## BEGIN

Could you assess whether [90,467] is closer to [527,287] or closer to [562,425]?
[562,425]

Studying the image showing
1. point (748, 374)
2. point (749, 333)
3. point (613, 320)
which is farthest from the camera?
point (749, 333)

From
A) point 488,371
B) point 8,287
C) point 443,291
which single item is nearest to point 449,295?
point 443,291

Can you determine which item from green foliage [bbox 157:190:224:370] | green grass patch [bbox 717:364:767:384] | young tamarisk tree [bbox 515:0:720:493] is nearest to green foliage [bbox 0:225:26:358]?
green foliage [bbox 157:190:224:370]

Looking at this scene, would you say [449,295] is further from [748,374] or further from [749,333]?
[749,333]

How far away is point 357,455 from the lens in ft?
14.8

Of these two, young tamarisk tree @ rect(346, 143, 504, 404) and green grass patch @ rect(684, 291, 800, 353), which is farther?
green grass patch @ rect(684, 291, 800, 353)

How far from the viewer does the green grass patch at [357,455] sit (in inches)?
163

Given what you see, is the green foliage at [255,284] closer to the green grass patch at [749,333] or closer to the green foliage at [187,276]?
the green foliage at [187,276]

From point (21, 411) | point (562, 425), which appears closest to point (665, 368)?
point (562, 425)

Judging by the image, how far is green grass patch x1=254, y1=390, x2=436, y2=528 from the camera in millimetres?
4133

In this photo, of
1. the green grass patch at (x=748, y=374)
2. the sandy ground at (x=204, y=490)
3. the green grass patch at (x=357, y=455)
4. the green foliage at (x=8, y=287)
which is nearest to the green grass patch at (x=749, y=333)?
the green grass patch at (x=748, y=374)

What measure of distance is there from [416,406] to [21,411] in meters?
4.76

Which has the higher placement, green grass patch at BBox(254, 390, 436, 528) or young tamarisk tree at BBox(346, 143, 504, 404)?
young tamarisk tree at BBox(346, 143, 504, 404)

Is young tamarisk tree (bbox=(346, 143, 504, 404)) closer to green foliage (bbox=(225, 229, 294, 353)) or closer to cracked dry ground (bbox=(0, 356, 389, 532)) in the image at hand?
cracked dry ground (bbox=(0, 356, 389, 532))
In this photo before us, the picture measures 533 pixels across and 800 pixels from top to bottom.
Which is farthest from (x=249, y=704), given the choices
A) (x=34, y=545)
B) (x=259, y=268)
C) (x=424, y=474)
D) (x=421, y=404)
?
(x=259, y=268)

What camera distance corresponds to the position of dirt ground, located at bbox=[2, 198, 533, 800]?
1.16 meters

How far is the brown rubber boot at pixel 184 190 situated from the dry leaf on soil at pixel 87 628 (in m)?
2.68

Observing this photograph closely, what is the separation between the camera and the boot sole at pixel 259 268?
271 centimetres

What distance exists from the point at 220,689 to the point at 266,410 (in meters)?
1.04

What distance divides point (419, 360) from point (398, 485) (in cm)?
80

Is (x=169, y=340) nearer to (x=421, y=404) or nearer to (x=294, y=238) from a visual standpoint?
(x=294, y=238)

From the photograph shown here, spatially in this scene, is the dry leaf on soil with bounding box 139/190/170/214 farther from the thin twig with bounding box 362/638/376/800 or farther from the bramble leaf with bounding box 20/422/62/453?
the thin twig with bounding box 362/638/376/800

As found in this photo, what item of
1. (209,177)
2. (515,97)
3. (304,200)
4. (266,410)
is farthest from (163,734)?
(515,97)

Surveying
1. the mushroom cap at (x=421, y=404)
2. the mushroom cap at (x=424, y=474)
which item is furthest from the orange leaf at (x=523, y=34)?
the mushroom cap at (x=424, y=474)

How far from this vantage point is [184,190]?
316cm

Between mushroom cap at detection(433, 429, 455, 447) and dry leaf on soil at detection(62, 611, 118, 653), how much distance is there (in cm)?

## END

THE TASK: Exactly reproduce every line of the data above.

COMPLETED TASK:
Could you assess whether [90,467] is closer to [527,287] or closer to [562,425]?
[562,425]

Studying the image showing
1. point (748, 374)
2. point (749, 333)
3. point (613, 320)
which is farthest from the camera?
point (749, 333)

From
A) point 488,371
B) point 8,287
C) point 443,291
which single item is nearest to point 449,295?
point 443,291

Can you determine which item from green foliage [bbox 157:190:224:370] | green grass patch [bbox 717:364:767:384] | young tamarisk tree [bbox 515:0:720:493] is nearest to green foliage [bbox 0:225:26:358]?
green foliage [bbox 157:190:224:370]

Looking at this scene, would you say [449,295] is further from [748,374] or further from [749,333]?
[749,333]

How far away is point 357,455 from the lens in ft?
14.8

Of these two, young tamarisk tree @ rect(346, 143, 504, 404) and green grass patch @ rect(684, 291, 800, 353), which is farther?
green grass patch @ rect(684, 291, 800, 353)

How far from the viewer does the green grass patch at [357,455] sit (in inches)?
163

Given what you see, is the green foliage at [255,284] closer to the green grass patch at [749,333] or closer to the green foliage at [187,276]?
the green foliage at [187,276]

From point (21, 411) | point (562, 425), which appears closest to point (665, 368)?
point (562, 425)

Judging by the image, how far is green grass patch x1=254, y1=390, x2=436, y2=528 from the camera in millimetres?
4133

In this photo, of
1. the green grass patch at (x=748, y=374)
2. the sandy ground at (x=204, y=490)
3. the green grass patch at (x=357, y=455)
4. the green foliage at (x=8, y=287)
which is nearest to the green grass patch at (x=749, y=333)?
the green grass patch at (x=748, y=374)

What measure of distance is there from [416,406] to [21,411] in meters?
4.76

Which has the higher placement, green grass patch at BBox(254, 390, 436, 528) or young tamarisk tree at BBox(346, 143, 504, 404)?
young tamarisk tree at BBox(346, 143, 504, 404)

Is young tamarisk tree (bbox=(346, 143, 504, 404)) closer to green foliage (bbox=(225, 229, 294, 353)) or closer to cracked dry ground (bbox=(0, 356, 389, 532)) in the image at hand?
cracked dry ground (bbox=(0, 356, 389, 532))
In this photo before us, the picture measures 533 pixels across and 800 pixels from top to bottom.
Which is farthest from (x=249, y=704), given the choices
A) (x=34, y=545)
B) (x=259, y=268)
C) (x=424, y=474)
D) (x=421, y=404)
?
(x=259, y=268)

What camera distance corresponds to the position of dirt ground, located at bbox=[2, 198, 533, 800]?
1.16 meters

How far is the brown rubber boot at pixel 184 190 situated from the dry leaf on soil at pixel 87 628 (in m)?
2.68

Observing this photograph closely, what is the separation between the camera and the boot sole at pixel 259 268?
271 centimetres

What distance exists from the point at 220,689 to the point at 266,410 (in meters)?
1.04

What distance divides point (419, 360) from point (398, 485) (in cm)?
80

Is (x=169, y=340) nearer to (x=421, y=404) or nearer to (x=294, y=238) from a visual standpoint?
(x=294, y=238)

From the photograph shown here, spatially in this scene, is the dry leaf on soil with bounding box 139/190/170/214 farther from the thin twig with bounding box 362/638/376/800 or farther from the bramble leaf with bounding box 20/422/62/453?
the thin twig with bounding box 362/638/376/800

As found in this photo, what item of
1. (209,177)
2. (515,97)
3. (304,200)
4. (266,410)
is farthest from (163,734)?
(515,97)

Surveying
1. the mushroom cap at (x=421, y=404)
2. the mushroom cap at (x=424, y=474)
which item is furthest from the orange leaf at (x=523, y=34)?
the mushroom cap at (x=424, y=474)

How far from this vantage point is [184,190]?
316cm

Between mushroom cap at detection(433, 429, 455, 447) and dry leaf on soil at detection(62, 611, 118, 653), how much distance is there (in cm)?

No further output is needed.